According to a report released yesterday by the U.N. Office on Drugs and Crime (UNODC), the amount of land devoted to opium poppies in Afghanistan reached an all-time high this year: 209,000 hectares, up 36 percent from last year and 8 percent higher than the previous record, set in 2007. The good news, according to the UNODC: "Unfavourable weather conditions, particularly in the Western and Southern regions of the country, meant that the 2013 opium yield was adversely affected," so that estimated opium production, while 49 percent higher than last year, was still lower than the 2007 record. Once again, drug warriors' most effective tactic in Afghanistan, which produces about 90 percent of the raw material for the world's heroin, seems to be praying for bad weather.

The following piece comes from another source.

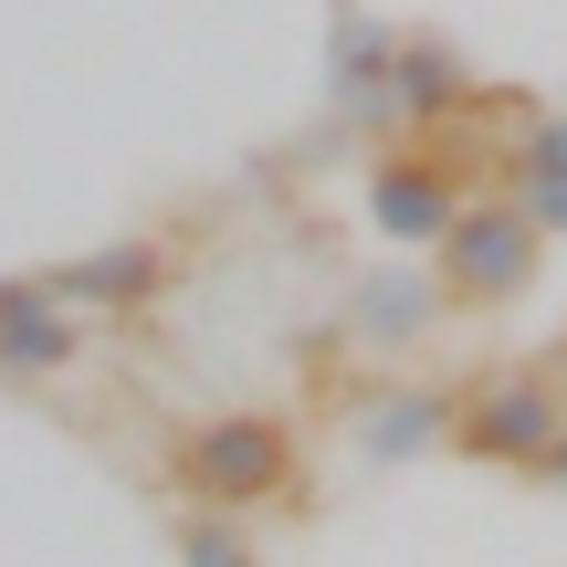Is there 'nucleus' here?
<instances>
[{"mask_svg":"<svg viewBox=\"0 0 567 567\" xmlns=\"http://www.w3.org/2000/svg\"><path fill=\"white\" fill-rule=\"evenodd\" d=\"M305 431L284 410H200V421L168 431L158 452V484L200 515H264V505H295L305 494Z\"/></svg>","mask_w":567,"mask_h":567,"instance_id":"obj_1","label":"nucleus"},{"mask_svg":"<svg viewBox=\"0 0 567 567\" xmlns=\"http://www.w3.org/2000/svg\"><path fill=\"white\" fill-rule=\"evenodd\" d=\"M536 264H547V231L526 221L515 189H473V200L452 210V231L431 243L442 305H515V295H536Z\"/></svg>","mask_w":567,"mask_h":567,"instance_id":"obj_2","label":"nucleus"},{"mask_svg":"<svg viewBox=\"0 0 567 567\" xmlns=\"http://www.w3.org/2000/svg\"><path fill=\"white\" fill-rule=\"evenodd\" d=\"M557 431H567V389L547 368H484L452 400V452L463 463H494V473H536L557 452Z\"/></svg>","mask_w":567,"mask_h":567,"instance_id":"obj_3","label":"nucleus"},{"mask_svg":"<svg viewBox=\"0 0 567 567\" xmlns=\"http://www.w3.org/2000/svg\"><path fill=\"white\" fill-rule=\"evenodd\" d=\"M473 189L452 179V158L442 147H379L368 158V179H358V210H368V231L379 243H400V252H431L452 231V210H463Z\"/></svg>","mask_w":567,"mask_h":567,"instance_id":"obj_4","label":"nucleus"},{"mask_svg":"<svg viewBox=\"0 0 567 567\" xmlns=\"http://www.w3.org/2000/svg\"><path fill=\"white\" fill-rule=\"evenodd\" d=\"M326 116L368 137L400 126V32L368 21L358 0H326Z\"/></svg>","mask_w":567,"mask_h":567,"instance_id":"obj_5","label":"nucleus"},{"mask_svg":"<svg viewBox=\"0 0 567 567\" xmlns=\"http://www.w3.org/2000/svg\"><path fill=\"white\" fill-rule=\"evenodd\" d=\"M42 284H53L84 326H95V316H147V305L179 284V252H168L158 231H116L105 252H74V264H53Z\"/></svg>","mask_w":567,"mask_h":567,"instance_id":"obj_6","label":"nucleus"},{"mask_svg":"<svg viewBox=\"0 0 567 567\" xmlns=\"http://www.w3.org/2000/svg\"><path fill=\"white\" fill-rule=\"evenodd\" d=\"M452 400H463V389H442V379H389V389H368V400L347 410L358 463H431V452H452Z\"/></svg>","mask_w":567,"mask_h":567,"instance_id":"obj_7","label":"nucleus"},{"mask_svg":"<svg viewBox=\"0 0 567 567\" xmlns=\"http://www.w3.org/2000/svg\"><path fill=\"white\" fill-rule=\"evenodd\" d=\"M84 358V316L53 295L42 274L0 284V379H63Z\"/></svg>","mask_w":567,"mask_h":567,"instance_id":"obj_8","label":"nucleus"},{"mask_svg":"<svg viewBox=\"0 0 567 567\" xmlns=\"http://www.w3.org/2000/svg\"><path fill=\"white\" fill-rule=\"evenodd\" d=\"M473 105V63L442 32H400V137H431Z\"/></svg>","mask_w":567,"mask_h":567,"instance_id":"obj_9","label":"nucleus"},{"mask_svg":"<svg viewBox=\"0 0 567 567\" xmlns=\"http://www.w3.org/2000/svg\"><path fill=\"white\" fill-rule=\"evenodd\" d=\"M431 326H442V284L431 274H358V295H347V337L358 347H421Z\"/></svg>","mask_w":567,"mask_h":567,"instance_id":"obj_10","label":"nucleus"},{"mask_svg":"<svg viewBox=\"0 0 567 567\" xmlns=\"http://www.w3.org/2000/svg\"><path fill=\"white\" fill-rule=\"evenodd\" d=\"M179 567H264V557H252V515L179 505Z\"/></svg>","mask_w":567,"mask_h":567,"instance_id":"obj_11","label":"nucleus"},{"mask_svg":"<svg viewBox=\"0 0 567 567\" xmlns=\"http://www.w3.org/2000/svg\"><path fill=\"white\" fill-rule=\"evenodd\" d=\"M547 168H567V116H536L515 137V179H547Z\"/></svg>","mask_w":567,"mask_h":567,"instance_id":"obj_12","label":"nucleus"},{"mask_svg":"<svg viewBox=\"0 0 567 567\" xmlns=\"http://www.w3.org/2000/svg\"><path fill=\"white\" fill-rule=\"evenodd\" d=\"M515 200H526V221L557 243V231H567V168H547V179H515Z\"/></svg>","mask_w":567,"mask_h":567,"instance_id":"obj_13","label":"nucleus"},{"mask_svg":"<svg viewBox=\"0 0 567 567\" xmlns=\"http://www.w3.org/2000/svg\"><path fill=\"white\" fill-rule=\"evenodd\" d=\"M536 484H557V494H567V431H557V452H547V463H536Z\"/></svg>","mask_w":567,"mask_h":567,"instance_id":"obj_14","label":"nucleus"},{"mask_svg":"<svg viewBox=\"0 0 567 567\" xmlns=\"http://www.w3.org/2000/svg\"><path fill=\"white\" fill-rule=\"evenodd\" d=\"M536 368H547V379H557V389H567V337H557V347H547V358H536Z\"/></svg>","mask_w":567,"mask_h":567,"instance_id":"obj_15","label":"nucleus"}]
</instances>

Although it could have been higher with better weather, the 2013 production level, 5,500 tons, was more than enough to satisfy the annual global demand for illicit opium, which is estimated to be something like 5,000 tons. Production has exceeded that level in five of the last 10 years. So even if the weather gets really bad, drug traffickers willl have a stockpile on which to draw. After opium production fell to a measly 185 tons in 2001 under the Taliban (who simultaneously cracked down on and profited from the trade), heroin did not disappear from the streets.

Even less meaningful is the official number of "poppy-free" provinces, which fell from 17 to 15 (out of 34) this year. But let us note for the record that most of Afghanistan's provinces are once again producing opium. The farm-gate price for opium fell by 12 percent, the sort of change you might expect as production expands, although it is still "much higher than the prices fetched during the high yield years of 2006-2008." Hence the returns "continued to lure farmers."

That reality reflects a basic problem with the never-ending, always-failing strategy of preventing drug use by attacking supply. Although the UNODC seems to have forgotten, the whole point of eradicating poppies and seizing opium is to drive up prices and thereby discourage heroin consumption. But to the extent that drug warriors succeed in raising prices, they make the business of growing poppies and producing opium more appealing, thereby defeating themselves. As you may vaguely recall from an economics course in college, higher prices stimulate an increased supply, which drives prices down again. Even in the heroin market. In the last decade, as opium seizures skyrocketed, heroin purity rose and heroin prices fell.

But there's always next year! Back in 1997, Pino Arlacchi, the first director of the U.N. Office for Drug Control and Crime Prevention, which later became the UNODC, explained that "global coca leaf and opium poppy acreage totals an area less than half the size of Puerto Rico," so "there is no reason it cannot be eliminated." Four years ago, UNODC Executive Director Antonio Maria Costa declared: "It is no longer sufficient to say: no to drugs. We have to state an equally vehement: no to crime." Yesterday Costa's successor, Yury Fedotov, called the 2013 cultivation figures "sobering," but he also had a solution: "What is needed is an integrated, comprehensive response to the drug problem. Counter-narcotics efforts must be an integral part of the security, development and institution-building agenda."

Drug warriors are becoming so sophisticated that pretty soon we will have no idea what their goals are, and neither will they. Then they can declare victory without fear of contradiction.